Autonomie économique et monétaire. Le succès des cryptomonnaies nous permettra-t-il un jour d'effectuer nos échanges sans nous soumettre à l'arbitraire des banques centrales ? L'espoir est là. Le bitcoin compte déjà entre trois et cinq millions d'utilisateurs. Plus largement, la technique de la blockchain est expérimentée pour créer des contrats fondamentaux, comme le cadastre (au Honduras ou au Ghana). On pourra créer sa monnaie et, en un sens, son système de lois.

Autonomie politique. Les discussions fiévreuses sur la démocratie liquide, d'Occupy Wall Street au Parti Pirate en passant par les expérimentations menées par Google à son siège de Moutain View, présagent d'un renouvellement total des formes politiques, abolissant la fonction de représentant comme la nécessité des partis, pour constituer un système de délégations multiples où chacun puisse transférer (et retirer) sa voix de manière immédiate.

Vertigineuse

Au-delà de la sphère sociale, la nouvelle génération aborde avec enthousiasme une autonomie encore plus radicale : existentielle. C'est vrai pour la sexualité : un tiers de la génération Z ne considère plus que le genre définisse un être humain, et réclame un choix sexuel personnalisé, parmi une infinité de nuances possibles (neutre, pansexuel, cisgenré, transgenre, demisexuel, grissexuel, aromantique ou gynesexuel...). Mais c'est aussi vrai pour le corps lui-même. Les jeunes ne supportent plus de subir leur corps, ils veulent le modeler, que ce soit aujourd'hui par le tatouage, demain par l'augmentation de soi et les modifications génétiques, ou après-demain par l'immortalité biologique que promet la théorie de la singularité.
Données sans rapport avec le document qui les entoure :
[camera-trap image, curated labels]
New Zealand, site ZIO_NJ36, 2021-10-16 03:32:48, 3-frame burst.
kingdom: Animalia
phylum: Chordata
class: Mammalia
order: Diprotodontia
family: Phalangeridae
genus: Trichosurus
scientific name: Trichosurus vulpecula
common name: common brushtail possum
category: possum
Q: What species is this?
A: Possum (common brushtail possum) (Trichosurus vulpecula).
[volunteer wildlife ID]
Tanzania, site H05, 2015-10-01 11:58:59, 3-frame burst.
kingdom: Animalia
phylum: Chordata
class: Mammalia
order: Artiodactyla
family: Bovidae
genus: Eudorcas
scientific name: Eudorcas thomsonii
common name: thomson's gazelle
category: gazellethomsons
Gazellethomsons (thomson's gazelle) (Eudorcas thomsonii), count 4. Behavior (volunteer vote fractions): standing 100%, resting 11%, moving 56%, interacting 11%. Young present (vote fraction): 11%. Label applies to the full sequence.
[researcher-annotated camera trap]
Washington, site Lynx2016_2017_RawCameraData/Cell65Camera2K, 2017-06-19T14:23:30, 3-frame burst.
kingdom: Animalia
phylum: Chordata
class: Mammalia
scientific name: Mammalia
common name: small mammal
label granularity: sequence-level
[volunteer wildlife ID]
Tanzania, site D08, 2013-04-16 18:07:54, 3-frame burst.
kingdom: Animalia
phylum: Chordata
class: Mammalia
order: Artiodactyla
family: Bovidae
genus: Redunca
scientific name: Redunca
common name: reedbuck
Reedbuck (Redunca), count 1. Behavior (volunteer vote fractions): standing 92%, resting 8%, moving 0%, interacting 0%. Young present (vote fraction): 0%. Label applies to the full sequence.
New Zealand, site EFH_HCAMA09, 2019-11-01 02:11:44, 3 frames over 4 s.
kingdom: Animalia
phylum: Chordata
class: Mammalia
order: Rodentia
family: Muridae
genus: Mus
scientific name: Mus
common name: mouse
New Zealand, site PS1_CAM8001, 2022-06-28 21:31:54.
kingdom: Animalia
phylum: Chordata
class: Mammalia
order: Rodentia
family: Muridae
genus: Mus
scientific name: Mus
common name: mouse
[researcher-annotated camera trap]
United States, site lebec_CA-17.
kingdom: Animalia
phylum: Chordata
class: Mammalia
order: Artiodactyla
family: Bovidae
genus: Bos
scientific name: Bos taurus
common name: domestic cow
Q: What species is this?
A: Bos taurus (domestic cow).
Cette autonomie totale, même si elle reste un horizon lointain, est vertigineuse. Et nous avons raison d'avoir peur. Car voici la fin de la citation d'Aristote : "Aucun des membres de la Cité ne peut se suffire à lui-même. A moins d'être un Dieu ou une bête sauvage." Allons-nous devenir des Dieux ou des bêtes sauvages ? Des maîtres stoïciens, ou des clones survitaminés passant nos journées à attraper les Pokémon ? Tel est le grand enjeu des politiques publiques du XXIe siècle. Auxquelles les vieilles générations mortelles pourront avantageusement prêter main-forte, pour assurer dans de bonnes conditions cette transition de l'individu vers l'autonomie.